June 27, 2008

Childhood Obesity

By Chris Larson

Since 1980, obesity among children and adolescents in the United States has increased dramatically, and, most disturbingly, the heaviest children have become even heavier over that time period.

The National Library of Medicine defines obesity as having too much body fat, which is one way of being overweight, where extra mass can come from bone, muscle, or fat. Both conditions arise when a person’s weight is greater than what is considered healthy for their height.

The US Centers for Disease Control has catalogued a substantial increase in obesity in the United States from 1985 until 2006. In 2006, 46 of the 50 states had a prevalence of obesity greater than 20%, 22 states had a prevalence of at least 25%, and fully one third of the citizens of West Virginia and Mississippi are obese.

Being obese significantly increases a person’s risk of developing diabetes, heart disease, stroke, arthritis, and even some cancers, and losing from 5 to 10 percent of their body weight can reduce the likelihood of an obese person developing these diseases.

US children and adolescents have become obese along with the population in general, and scientists now caution that the current generation of young people could be the first generation in history whose life expectancy will be shorter than that of previous generations.

What can be done to address this mounting public health crisis? Recent medical research suggests several remedies for obese adults and children alike.

Obesity occurs when, over time, more calories are eaten than used. The balance between the ingestion and burning of calories is different for each person, and is affected not only by general overeating, but also by eating high-calorie foods such as foods high in fat, not being physically active, and by a person’s genetic makeup. However, most obese persons simply eat substantially more food than their body needs, and the excess calories are stored as fat.

The obvious approaches to the problem of childhood obesity are thus increasing calories burned, decreasing calories consumed, or both.

A study published in 2008 in the Archives of Pediatrics and Adolescent Medicine described a 6 month program that resulted in greater decreases in BMI at 3 and 6 months for those obese 4th and 5th grade children who participated in after-school team soccer versus similar children who merely received health education. While not surprising, this result again demonstrates the importance of increased physical activity for obese children.

Another study published in 2008 in the same journal found that reducing television viewing and computer use had a significant effect in preventing obesity and lowering BMI in children, and by measuring both energy intake and physical activity made the important observation that lowering energy intake played an even greater role than changes in physical activity in achieving these health goals.

Not only the quantity of food, but the type of food ingested can play a role in the development of obesity. Dietary fat is very high in calories, and eating a high-fat diet predisposes children and adults alike to obesity, as do foods and beverages high in sugar. Surprising, the low-calorie sweeteners favored by many individuals trying to maintain or lose weight probably offer little benefit, and paradoxically may even promote weight gain.

A 2007 review in the European Journal of Clinical Nutrition of many medical and scientific studies found no clear benefit of sugar substitutes on bodyweight. And several studies noted within that review suggested that low-calorie sweeteners may even increase a person’s appetite for sweet foods, thereby leading to overeating and weight gain.

How do you know if your child is actually obese, or is at risk of becoming so? As parents know, children grow at different rates, so at any point in time it may not be obvious that a child is obese or overweight. The wisest course is to ask your doctor or school nurse to measure your child’s height and weight to determine if he or she is in a healthy range. If a weigh-loss program is indicated, encourage the entire family to adopt healthy habits so your child doesn’t feel isolated or singled out.

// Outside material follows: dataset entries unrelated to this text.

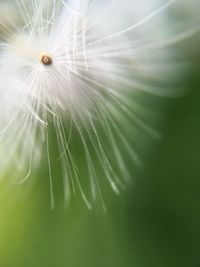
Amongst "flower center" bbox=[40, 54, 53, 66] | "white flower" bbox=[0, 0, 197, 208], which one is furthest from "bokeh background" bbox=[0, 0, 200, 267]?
"flower center" bbox=[40, 54, 53, 66]

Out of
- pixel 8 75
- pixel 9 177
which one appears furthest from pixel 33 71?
pixel 9 177

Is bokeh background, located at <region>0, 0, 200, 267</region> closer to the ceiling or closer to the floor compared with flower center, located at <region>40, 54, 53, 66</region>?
closer to the floor

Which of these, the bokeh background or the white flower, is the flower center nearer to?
the white flower

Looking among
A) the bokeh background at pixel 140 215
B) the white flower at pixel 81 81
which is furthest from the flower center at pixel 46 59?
the bokeh background at pixel 140 215

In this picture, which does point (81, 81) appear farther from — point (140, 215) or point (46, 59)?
point (140, 215)

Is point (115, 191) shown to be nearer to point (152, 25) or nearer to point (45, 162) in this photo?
point (45, 162)
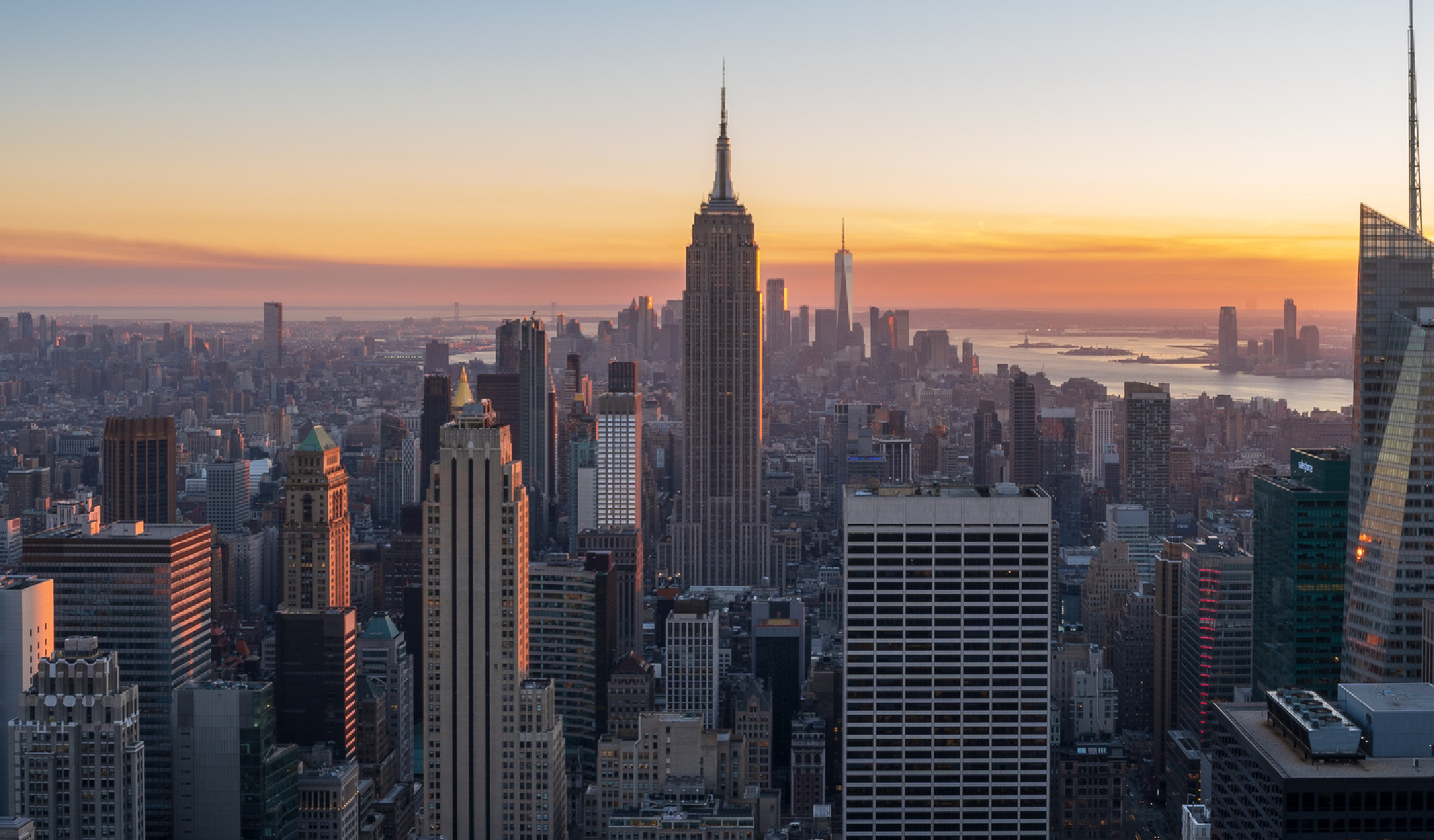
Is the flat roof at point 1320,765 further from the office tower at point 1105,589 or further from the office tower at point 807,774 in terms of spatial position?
the office tower at point 1105,589

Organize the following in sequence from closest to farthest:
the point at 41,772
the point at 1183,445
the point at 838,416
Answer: the point at 41,772
the point at 1183,445
the point at 838,416

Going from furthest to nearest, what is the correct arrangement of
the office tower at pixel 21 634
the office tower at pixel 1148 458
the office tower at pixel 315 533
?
the office tower at pixel 1148 458 → the office tower at pixel 315 533 → the office tower at pixel 21 634

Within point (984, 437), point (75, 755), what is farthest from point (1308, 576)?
point (984, 437)

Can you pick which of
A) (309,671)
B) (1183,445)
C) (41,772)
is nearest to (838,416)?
(1183,445)

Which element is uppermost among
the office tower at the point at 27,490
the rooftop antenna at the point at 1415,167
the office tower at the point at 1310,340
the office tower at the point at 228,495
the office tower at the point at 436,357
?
the rooftop antenna at the point at 1415,167

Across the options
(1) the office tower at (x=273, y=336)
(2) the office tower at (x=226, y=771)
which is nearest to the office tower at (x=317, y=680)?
(2) the office tower at (x=226, y=771)

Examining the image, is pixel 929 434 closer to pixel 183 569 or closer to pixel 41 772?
pixel 183 569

Healthier eating can be achieved by serving more fruits and vegetables and minimizing sodas and high-calorie, high-fat snack foods. Increased physical activity will also help your child prevent or reverse obesity, with most doctors recommending that children participate in 60 minutes of moderate physical activity daily. Your child may protest now, but their older, thinner, healthier version will thank you for the good lifestyle habits you encouraged early.